The Duke is an evil man who lives in a castle where everything is cold; everything except his niece, Saralinda. The Duke plans impossible feats for the suitors of Saralinda because he does not actually wish to give her hand away in marriage, especially because her hand is the only warm hand in the castle. The hands of his watch, and the thirteen clocks in the castle are frozen at ten minutes to five. The Duke cannot fix the clocks, even with magic from people who have tried to help. He thinks he has murdered time.

The Duke is a mean man. He would slay a person who even looked at him wrong. He killed people for failing to praise his wines, or staring too long at his gloves. If they did not get killed right away, he would give them a ridiculous, impossible task to try and win Princess Saralinda.

A minstrel named Xingu comes to town. He is really a prince disguised as a minstrel looking to find the maiden of his dreams. Xingu hears all about the Saralinda and her mean uncle, and decides he wants to try and become her suitor. Xingu meets the Golux, a rather odd character that speaks in rhyme and riddles, who wants to help Xingu get the hand of Princess Saralinda. They work on a plan to get the Duke to give Xingu a task to compete for Saralinda’s hand. The Duke puts Xingu in the dungeon while he thinks of a task.

The Golux tells Xingu that he knows that he is really Zorn of Zorna, a prince, and that he will trick the Duke into making the task to get one thousand jewels. Golux thinks because Zorn is a prince, he can just go home and get the jewels. Zorn is weary because he lives so far away and doesn’t think he will have time to get the jewels. Zorn also finds out from one of the Duke’s guards that if the Duke fails in any way, that the Todal will glup him. The Todal is a blob of glup, who makes the sounds of rabbits screaming, and smells of unopened rooms.

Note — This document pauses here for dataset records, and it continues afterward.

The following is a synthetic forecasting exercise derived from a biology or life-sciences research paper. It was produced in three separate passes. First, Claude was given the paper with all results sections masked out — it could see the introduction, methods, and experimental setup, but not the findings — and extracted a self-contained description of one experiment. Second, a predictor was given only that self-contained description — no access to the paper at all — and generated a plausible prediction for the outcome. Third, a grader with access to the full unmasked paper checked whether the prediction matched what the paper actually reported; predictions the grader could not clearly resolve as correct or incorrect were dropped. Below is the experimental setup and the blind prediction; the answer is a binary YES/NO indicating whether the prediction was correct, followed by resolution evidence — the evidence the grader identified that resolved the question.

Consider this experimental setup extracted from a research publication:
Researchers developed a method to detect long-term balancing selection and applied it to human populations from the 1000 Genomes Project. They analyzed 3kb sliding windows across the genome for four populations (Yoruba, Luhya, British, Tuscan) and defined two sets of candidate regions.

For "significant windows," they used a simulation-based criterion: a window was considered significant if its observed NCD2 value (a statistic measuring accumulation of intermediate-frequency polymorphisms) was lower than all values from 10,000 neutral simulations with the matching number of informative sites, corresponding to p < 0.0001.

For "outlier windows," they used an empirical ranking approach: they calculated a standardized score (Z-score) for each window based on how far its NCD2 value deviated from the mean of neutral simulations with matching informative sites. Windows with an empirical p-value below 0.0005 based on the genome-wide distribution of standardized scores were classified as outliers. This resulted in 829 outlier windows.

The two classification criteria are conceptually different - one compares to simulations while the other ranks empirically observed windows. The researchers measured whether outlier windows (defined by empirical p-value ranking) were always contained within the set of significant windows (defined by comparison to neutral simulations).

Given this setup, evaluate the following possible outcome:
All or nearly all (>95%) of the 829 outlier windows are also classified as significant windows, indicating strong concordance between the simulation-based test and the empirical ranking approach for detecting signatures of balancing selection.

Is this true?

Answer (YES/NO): YES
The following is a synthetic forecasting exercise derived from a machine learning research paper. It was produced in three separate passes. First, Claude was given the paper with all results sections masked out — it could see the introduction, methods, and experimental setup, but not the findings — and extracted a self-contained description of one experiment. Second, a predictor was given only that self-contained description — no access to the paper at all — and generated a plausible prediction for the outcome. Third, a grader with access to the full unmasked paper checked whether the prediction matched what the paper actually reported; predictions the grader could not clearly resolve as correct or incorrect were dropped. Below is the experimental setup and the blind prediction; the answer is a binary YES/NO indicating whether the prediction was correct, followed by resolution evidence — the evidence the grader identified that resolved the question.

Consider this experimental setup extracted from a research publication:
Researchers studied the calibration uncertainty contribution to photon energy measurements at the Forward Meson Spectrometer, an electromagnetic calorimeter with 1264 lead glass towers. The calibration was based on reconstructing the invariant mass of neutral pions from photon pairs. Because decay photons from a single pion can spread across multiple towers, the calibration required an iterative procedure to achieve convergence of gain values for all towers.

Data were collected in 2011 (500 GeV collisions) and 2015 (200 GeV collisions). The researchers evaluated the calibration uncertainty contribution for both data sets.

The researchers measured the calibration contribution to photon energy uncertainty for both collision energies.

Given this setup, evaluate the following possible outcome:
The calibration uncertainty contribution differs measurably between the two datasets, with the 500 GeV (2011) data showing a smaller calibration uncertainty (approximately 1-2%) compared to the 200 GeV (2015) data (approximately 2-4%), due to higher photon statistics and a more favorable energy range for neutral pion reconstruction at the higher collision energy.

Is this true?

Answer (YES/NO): NO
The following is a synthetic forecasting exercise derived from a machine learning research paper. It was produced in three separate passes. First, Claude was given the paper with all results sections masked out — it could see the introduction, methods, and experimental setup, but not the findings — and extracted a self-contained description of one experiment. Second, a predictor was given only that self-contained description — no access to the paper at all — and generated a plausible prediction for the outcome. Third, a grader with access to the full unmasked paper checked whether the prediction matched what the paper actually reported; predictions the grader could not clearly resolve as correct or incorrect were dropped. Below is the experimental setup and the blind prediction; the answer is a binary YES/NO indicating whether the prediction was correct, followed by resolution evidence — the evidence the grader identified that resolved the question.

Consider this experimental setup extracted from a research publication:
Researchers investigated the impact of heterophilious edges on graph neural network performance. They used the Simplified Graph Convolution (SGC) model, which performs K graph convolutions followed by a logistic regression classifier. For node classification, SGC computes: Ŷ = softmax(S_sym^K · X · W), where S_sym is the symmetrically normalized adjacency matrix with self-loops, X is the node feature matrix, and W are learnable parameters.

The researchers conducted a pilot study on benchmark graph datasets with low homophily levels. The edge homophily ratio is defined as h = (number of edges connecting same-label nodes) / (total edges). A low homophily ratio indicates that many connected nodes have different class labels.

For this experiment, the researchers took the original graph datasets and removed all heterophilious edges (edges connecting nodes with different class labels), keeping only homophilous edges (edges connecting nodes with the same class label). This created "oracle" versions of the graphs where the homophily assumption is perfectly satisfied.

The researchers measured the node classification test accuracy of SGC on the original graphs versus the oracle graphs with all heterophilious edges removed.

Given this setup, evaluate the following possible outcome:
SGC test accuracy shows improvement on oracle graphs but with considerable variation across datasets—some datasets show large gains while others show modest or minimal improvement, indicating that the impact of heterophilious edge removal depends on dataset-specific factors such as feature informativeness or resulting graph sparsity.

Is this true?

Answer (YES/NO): NO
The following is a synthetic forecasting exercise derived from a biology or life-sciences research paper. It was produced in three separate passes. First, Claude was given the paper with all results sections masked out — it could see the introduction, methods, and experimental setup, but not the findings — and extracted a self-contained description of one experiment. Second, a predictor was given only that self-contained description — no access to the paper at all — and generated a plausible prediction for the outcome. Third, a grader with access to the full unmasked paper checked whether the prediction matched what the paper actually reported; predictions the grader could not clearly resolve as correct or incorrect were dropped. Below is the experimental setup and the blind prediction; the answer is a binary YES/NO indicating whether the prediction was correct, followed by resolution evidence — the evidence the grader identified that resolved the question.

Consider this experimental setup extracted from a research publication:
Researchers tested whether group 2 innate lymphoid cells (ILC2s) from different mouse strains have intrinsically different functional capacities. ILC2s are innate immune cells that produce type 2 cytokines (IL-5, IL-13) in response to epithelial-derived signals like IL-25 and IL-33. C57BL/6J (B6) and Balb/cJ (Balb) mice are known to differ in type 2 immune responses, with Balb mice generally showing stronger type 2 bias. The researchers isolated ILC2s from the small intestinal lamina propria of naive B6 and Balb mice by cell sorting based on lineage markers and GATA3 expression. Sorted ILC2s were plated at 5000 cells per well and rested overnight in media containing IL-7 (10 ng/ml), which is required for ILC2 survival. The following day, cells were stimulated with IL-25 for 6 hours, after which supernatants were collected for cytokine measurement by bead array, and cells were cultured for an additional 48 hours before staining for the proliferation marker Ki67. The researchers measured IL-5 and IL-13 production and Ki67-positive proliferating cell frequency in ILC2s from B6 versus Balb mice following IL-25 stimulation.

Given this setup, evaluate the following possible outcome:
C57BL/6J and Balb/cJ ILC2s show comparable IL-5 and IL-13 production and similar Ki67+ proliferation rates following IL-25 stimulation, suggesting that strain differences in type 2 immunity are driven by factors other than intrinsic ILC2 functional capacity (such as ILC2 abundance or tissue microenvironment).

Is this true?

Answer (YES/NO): YES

The Duke is aware that Xingu is actually Zorn of Zorna and sets the unthinkable task of retrieving one thousand jewels in nine and ninety hours AND, when he returns, all the clocks that have been frozen in time must be striking five. The prince sets off for his impossible task without much hope. The Golux meets up with him and talks him into believing in himself. The Golux tells Zorn he knows of a lady who can cry jewels. Her name is Hagga and long ago she helped King Gwain of Yarrow and he granted her the power to cry jewels. However, she cannot cry anymore. Nothing is sad enough for her to cry. They still travel to find Hagga in the hope that she will be able to cry for them.

When they get to Hagga’s house, Hagga invites them in but tells them that she cannot weep anymore. They try and tell her stories to make her weep, but to no avail. Zorn finds a chest filled with the most beautiful jewels and Hagga tells them they are the jewels of laughter. She laughed so hard one night that she started to weep and wept those jewels. However, the jewels only last fourteen days before they turn back to tears. The jewels disappear before their very eyes, but not before the Golux and Zorn get an idea. They make Hagga laugh until she weeps, take the jewels, and travel back to the Duke.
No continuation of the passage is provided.